PHIL 673: Applied Social Epistemology

Dr. Tim Kenyon

In this course we will critically review some recent work in social epistemology, spanning the epistemology of testimony, disagreement, ignorance, and group knowledge. On the basis of this review, we will identify and analyze actual cases and situations for their socio-epistemological significance.

PHIL 680B: Explanation

Dr. Doreen Fraser

What constitutes a satisfactory answer to a 'why' question? Accounts of explanation that address this question are deployed across the full spectrum of sub-fields of philosophy. We will investigate the relationship between causation and explanation and identify similarities and differences among explanatory practices across a range of disciplines. Other topics to be covered will be chosen by the class.

 

Fall 2016

PHIL 673: Justice and Disability

Dr. Chris Lowry

We will look at why Rawls's liberal egalitarianism has shortcomings concerning issues of justice related to disability, and we will discuss some of the modifications and alternatives developed by Kittay, Daniels, Sen, Nussbaum, and others in response to those shortcomings.
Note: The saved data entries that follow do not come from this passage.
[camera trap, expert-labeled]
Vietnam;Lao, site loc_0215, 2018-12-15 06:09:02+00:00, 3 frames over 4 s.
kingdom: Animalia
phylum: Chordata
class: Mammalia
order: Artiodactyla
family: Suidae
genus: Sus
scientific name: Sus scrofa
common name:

PHIL 673: Concepts and Rules

Dr. John Turri

An investigation of some familiar and important concepts and rules. Topics will include agency, morality, communication, and cognition.

 
PHIL 674: Philosophy and Public Policy

Dr. Katy Fulfer

Philosophical thinking often provides us with concepts and tools we can then apply to problems in the world. But sometimes the world presents us with problems that raise philosophical questions that need untangling. This seminar course will survey problems that emerge from the law and public policy. We will apply philosophical concepts that have emerged "from the armchair" so to speak, but also use examples from real-world problems to refine accepted philosophical views. Significant attention will be given to problems that arise in relation to reproductive healthcare. We will also examine problems related to state apologies for wrongdoing, climate change, and animal ethics. At the end of the course, we will examine some account of how philosophers should engage with public policy, and use our experiences in this course to reflect on such questions.

PHIL 680A: Explanation

Dr. Doreen Fraser

What constitutes a satisfactory answer to a 'why' question? Accounts of explanation that address this question are deployed across the full spectrum of sub-fields of philosophy. We will investigate the relationship between causation and explanation and identify similarities and differences among explanatory practices across a range of disciplines. Other topics to be covered will be chosen by the class.